Detection and identification of plasma volume expanders based on polysaccharide structures in human urine combined with the analysis of the diuretic mannitol

Code: 01B09WS

A comprehensive method of sugar analysis which should include the plasma volume expanders HES (already published) and dextran and additionally the diuretic mannitol should extend and improve the possibilities of analysis in doping control urine samples. The scandals of the world championships in Lahti showed the necessity of the detection of this class of substances and, due to the close chemical similarity of some plasma volume expanders and mannitol, methods for the determination of abuse of these compounds should be established.

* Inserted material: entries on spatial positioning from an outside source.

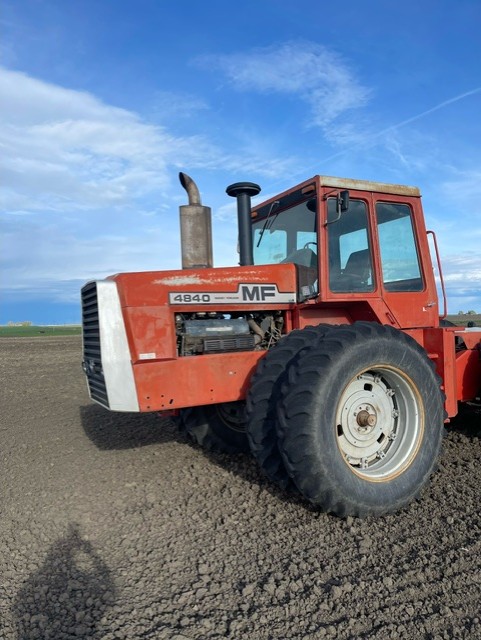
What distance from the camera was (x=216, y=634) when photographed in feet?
8.47

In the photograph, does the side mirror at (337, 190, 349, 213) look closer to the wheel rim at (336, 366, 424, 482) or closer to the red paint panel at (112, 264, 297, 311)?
the red paint panel at (112, 264, 297, 311)

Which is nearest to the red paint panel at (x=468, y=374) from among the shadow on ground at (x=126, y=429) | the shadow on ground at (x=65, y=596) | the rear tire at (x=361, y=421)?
the rear tire at (x=361, y=421)

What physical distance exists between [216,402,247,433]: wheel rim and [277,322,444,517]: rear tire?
4.47ft

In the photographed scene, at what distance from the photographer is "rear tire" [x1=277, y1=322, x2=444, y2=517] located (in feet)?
12.0

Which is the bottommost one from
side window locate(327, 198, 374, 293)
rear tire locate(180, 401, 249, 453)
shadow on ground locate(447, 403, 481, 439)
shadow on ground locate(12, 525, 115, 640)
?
shadow on ground locate(12, 525, 115, 640)

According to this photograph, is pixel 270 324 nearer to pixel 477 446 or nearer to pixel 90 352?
pixel 90 352

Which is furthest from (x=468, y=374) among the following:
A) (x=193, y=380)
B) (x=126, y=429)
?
(x=126, y=429)

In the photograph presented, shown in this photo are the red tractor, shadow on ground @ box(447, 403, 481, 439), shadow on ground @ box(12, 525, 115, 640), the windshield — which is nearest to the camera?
shadow on ground @ box(12, 525, 115, 640)

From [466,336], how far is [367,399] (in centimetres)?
175

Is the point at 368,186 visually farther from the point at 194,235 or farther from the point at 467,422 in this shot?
the point at 467,422

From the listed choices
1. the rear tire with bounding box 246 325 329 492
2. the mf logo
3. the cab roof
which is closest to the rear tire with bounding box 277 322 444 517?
the rear tire with bounding box 246 325 329 492

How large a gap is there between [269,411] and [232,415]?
4.99ft

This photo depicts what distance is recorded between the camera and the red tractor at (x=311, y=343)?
12.4 ft

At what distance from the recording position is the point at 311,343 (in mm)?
3945
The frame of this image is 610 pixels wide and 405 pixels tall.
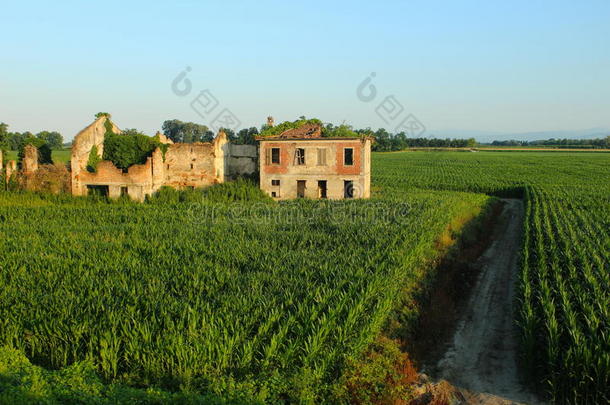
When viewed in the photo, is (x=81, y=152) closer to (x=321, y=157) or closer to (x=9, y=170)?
(x=9, y=170)

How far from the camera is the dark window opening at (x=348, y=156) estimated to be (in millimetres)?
33966

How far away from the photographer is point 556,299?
41.9 ft

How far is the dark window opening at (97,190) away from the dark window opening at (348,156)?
15.9m

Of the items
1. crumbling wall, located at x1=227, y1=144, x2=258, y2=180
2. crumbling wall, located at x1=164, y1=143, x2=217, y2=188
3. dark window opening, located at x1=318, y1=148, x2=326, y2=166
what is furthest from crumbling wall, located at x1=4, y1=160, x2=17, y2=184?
dark window opening, located at x1=318, y1=148, x2=326, y2=166

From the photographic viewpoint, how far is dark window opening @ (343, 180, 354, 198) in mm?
34438

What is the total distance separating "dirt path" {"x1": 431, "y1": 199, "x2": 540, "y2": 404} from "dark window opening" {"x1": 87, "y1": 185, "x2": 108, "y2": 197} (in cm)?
2416

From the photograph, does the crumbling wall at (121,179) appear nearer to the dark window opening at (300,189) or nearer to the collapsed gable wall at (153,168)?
the collapsed gable wall at (153,168)

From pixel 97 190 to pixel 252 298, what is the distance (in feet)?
82.9

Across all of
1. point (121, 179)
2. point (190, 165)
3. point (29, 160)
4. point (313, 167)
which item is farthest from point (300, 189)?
point (29, 160)

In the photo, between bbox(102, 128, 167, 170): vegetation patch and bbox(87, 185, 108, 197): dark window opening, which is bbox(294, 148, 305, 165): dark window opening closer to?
bbox(102, 128, 167, 170): vegetation patch

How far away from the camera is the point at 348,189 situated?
3469 cm

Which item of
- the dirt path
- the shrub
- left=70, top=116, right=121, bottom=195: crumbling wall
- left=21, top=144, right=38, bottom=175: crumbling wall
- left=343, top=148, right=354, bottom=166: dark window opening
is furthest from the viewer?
the shrub

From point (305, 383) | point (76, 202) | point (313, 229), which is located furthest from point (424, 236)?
point (76, 202)

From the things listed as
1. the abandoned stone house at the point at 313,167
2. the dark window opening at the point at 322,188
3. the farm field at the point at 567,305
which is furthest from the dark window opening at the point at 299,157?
the farm field at the point at 567,305
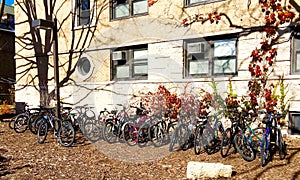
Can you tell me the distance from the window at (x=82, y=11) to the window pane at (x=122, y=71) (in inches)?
102

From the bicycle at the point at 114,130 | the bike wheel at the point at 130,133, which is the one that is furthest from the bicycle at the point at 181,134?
the bicycle at the point at 114,130

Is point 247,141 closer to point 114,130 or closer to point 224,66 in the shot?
point 224,66

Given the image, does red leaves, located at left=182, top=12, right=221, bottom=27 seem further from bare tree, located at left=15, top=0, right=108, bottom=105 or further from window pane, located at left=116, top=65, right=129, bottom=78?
bare tree, located at left=15, top=0, right=108, bottom=105

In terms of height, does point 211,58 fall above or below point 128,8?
below

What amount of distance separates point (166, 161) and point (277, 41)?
435cm

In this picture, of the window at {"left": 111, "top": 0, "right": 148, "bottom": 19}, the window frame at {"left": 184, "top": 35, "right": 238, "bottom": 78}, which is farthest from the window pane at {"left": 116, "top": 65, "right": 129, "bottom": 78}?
the window frame at {"left": 184, "top": 35, "right": 238, "bottom": 78}

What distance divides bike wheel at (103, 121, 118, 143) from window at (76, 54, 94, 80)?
3.97 m

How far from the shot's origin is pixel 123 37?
10148mm

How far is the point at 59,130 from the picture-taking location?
23.8 ft

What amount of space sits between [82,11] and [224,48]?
6346 mm

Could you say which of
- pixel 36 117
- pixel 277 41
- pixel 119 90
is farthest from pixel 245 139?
pixel 36 117

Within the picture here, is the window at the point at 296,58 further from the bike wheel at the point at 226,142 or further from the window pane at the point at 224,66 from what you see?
the bike wheel at the point at 226,142

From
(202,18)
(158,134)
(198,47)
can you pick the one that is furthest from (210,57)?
(158,134)

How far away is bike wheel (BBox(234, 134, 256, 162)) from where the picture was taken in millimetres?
5398
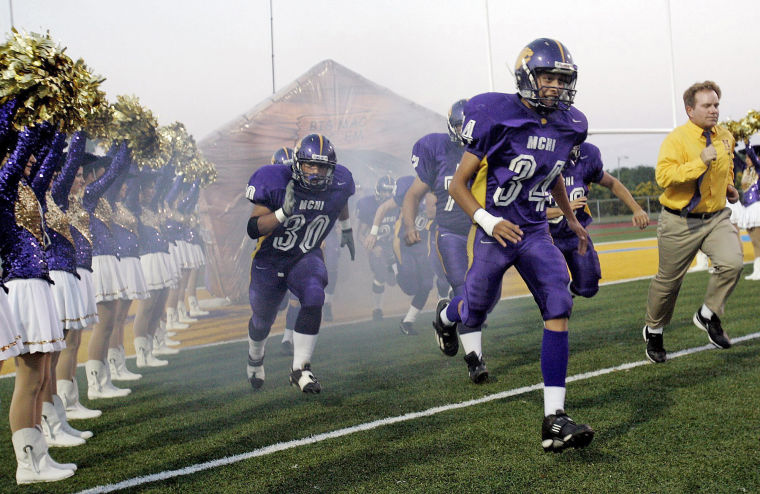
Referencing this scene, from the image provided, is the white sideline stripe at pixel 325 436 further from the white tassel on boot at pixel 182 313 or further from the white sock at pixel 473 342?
the white tassel on boot at pixel 182 313

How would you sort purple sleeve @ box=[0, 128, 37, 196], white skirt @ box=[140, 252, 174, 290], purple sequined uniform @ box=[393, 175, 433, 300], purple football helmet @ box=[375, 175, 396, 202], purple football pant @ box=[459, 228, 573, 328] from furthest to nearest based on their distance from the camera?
1. purple football helmet @ box=[375, 175, 396, 202]
2. purple sequined uniform @ box=[393, 175, 433, 300]
3. white skirt @ box=[140, 252, 174, 290]
4. purple football pant @ box=[459, 228, 573, 328]
5. purple sleeve @ box=[0, 128, 37, 196]

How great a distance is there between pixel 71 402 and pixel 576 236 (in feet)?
13.8

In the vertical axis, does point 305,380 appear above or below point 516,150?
below

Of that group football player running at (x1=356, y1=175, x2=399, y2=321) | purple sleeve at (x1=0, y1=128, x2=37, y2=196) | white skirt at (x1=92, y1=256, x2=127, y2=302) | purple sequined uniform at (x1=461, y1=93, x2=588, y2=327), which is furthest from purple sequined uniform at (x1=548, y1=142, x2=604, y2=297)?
football player running at (x1=356, y1=175, x2=399, y2=321)

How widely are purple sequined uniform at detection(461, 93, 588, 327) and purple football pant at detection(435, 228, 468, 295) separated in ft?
6.63

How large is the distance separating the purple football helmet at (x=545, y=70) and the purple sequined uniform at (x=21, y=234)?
2.62m

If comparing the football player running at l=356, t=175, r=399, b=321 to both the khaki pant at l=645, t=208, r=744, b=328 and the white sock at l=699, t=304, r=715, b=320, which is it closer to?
the khaki pant at l=645, t=208, r=744, b=328

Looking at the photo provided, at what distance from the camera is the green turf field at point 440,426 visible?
3.39 m

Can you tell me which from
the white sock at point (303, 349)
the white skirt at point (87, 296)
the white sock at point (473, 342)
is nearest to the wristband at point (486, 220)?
the white sock at point (473, 342)

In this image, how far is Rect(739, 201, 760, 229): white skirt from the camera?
11234mm

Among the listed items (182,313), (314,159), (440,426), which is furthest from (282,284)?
(182,313)

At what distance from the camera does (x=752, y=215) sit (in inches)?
446

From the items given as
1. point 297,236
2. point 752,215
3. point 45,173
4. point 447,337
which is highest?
point 45,173

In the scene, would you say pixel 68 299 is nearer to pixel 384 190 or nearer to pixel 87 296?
pixel 87 296
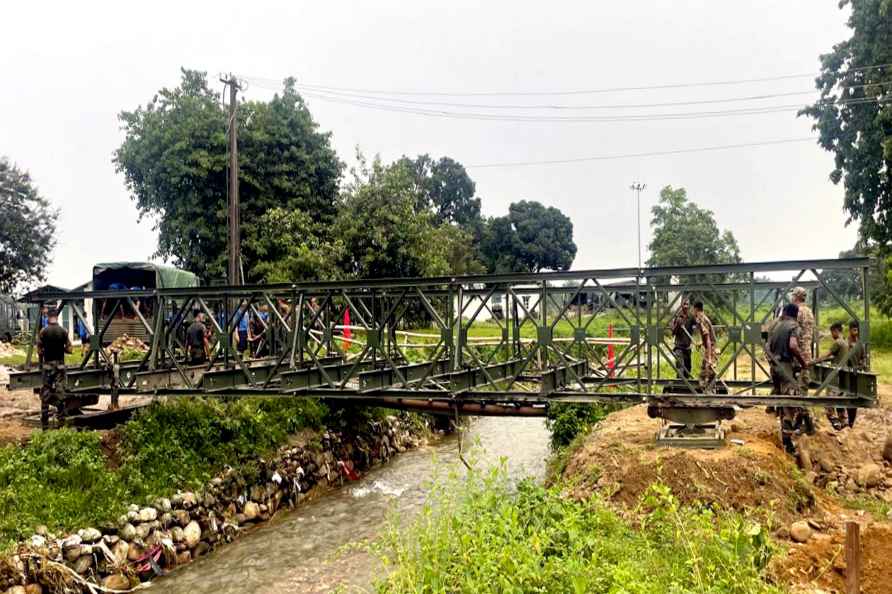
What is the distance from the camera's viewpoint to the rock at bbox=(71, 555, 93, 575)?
27.7ft

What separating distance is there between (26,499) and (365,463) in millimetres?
7961

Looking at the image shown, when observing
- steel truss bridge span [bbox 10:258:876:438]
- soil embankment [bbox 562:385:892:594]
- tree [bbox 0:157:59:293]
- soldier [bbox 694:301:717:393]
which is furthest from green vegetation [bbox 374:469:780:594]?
tree [bbox 0:157:59:293]

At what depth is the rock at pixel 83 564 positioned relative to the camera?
8458 mm

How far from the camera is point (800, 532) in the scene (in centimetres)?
679

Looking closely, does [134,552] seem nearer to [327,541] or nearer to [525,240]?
[327,541]

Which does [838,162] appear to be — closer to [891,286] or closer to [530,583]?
[891,286]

Therefore, the development of sensitive and specific identification procedures are planned based on chemical analysis of excretion study urine specimen, reference compounds, consideration of earlier metabolism studies and routine analysis of doping control samples. Here, the suitability of gas chromatography and mass spectrometry was already proven with HES. The applicability of liquid chromatography coupled to mass spectrometry will also be tested with different ionization techniques. Concerning dextran the identification of the pattern of glucose and its polymers with 1,6-linkage should be elucidated and the origin of possibly occurring 1,6-linked oligo- or polysaccharides in human urine determined. A validation of a method for identification and quantification of the 1,6-linked glucose as 1,5,6- triacetyl-2,3,4-trimethyl-glucitol will be performed. Normal values for this PMAA in urine of athletes in endurance sports will be established based on routine samples in the Cologne laboratory for doping analysis. Urine samples collected after application of mannitol and the different forms of dextran will be obtained from patients who are therapeutically treated with the medicaments.

Main Findings:

The intravenously administered plasma expander dextran and the diuretic agent mannitol are prohibited substances according to the “Prohibited list of substances” of the WorldAnti-Doping-Agency. Plasma expanders are colloidal solutions that increase the blood volume by an influx of interstitial fluid. The plasma expander dextran is administered in cases of loss of blood, e.g. treatment of burns or hypovolaemic shock and for the stabilisation of the circulation of blood during narcosis. This “diluting effect” is of great interest in sports in order to control haematological parameters and masking of an EPO misuse. Mannitol is used as an osmotic diuretic by intravenous infusion to preserve renal function in acute renal failure and to reduce raised intracranial and intra-ocular pressure. In sports it may be administered to impair the excretion of prohibited substances. Both dextran and mannitol are highly polar saccharide-based compounds. The related chemical properties of dextran, HES and the diuretic mannitol allow an implementation of the two compounds into the existing HES screening method. The screening method enables a semi-quantitative estimation of mannitol and glucose levels resulting from an entire hydrolysis of dextran. For mannitol, a method based on GC-MS, which enables the detection and quantification of the analyte, was developed. The procedure allows distinguishing between the six stereoisomers of mannitol such as allitol, altritol, dulcitol, iditol, mannitol and sorbitol. Urinary mannitol concentrations could be determined following oral application of mannitol originating from commercially available sources (i.e. sweeteners). However, the method does not enable to distinguish between orally and intravenously administered mannitol. A novel method, enabling the identification and quantification of the plasma volume expander dextran in human urine by LC-APCI-MS/MS was successfully developed. The concentration of dextran after intravenous application is 100-250 times higher than “normal” concentration levels of dextran (polymeric a-1,6-glucose) in human urine. Based on these results, a misuse of dextran in sports can be revealed by establishing a threshold level for dextran. Furthermore, an additional qualitative evidence for the presence of dextran can be accomplished by means of partially methylated alditol acetates (PMAAs) analysis, which provides precise information about the linkage positions of glucose monomers.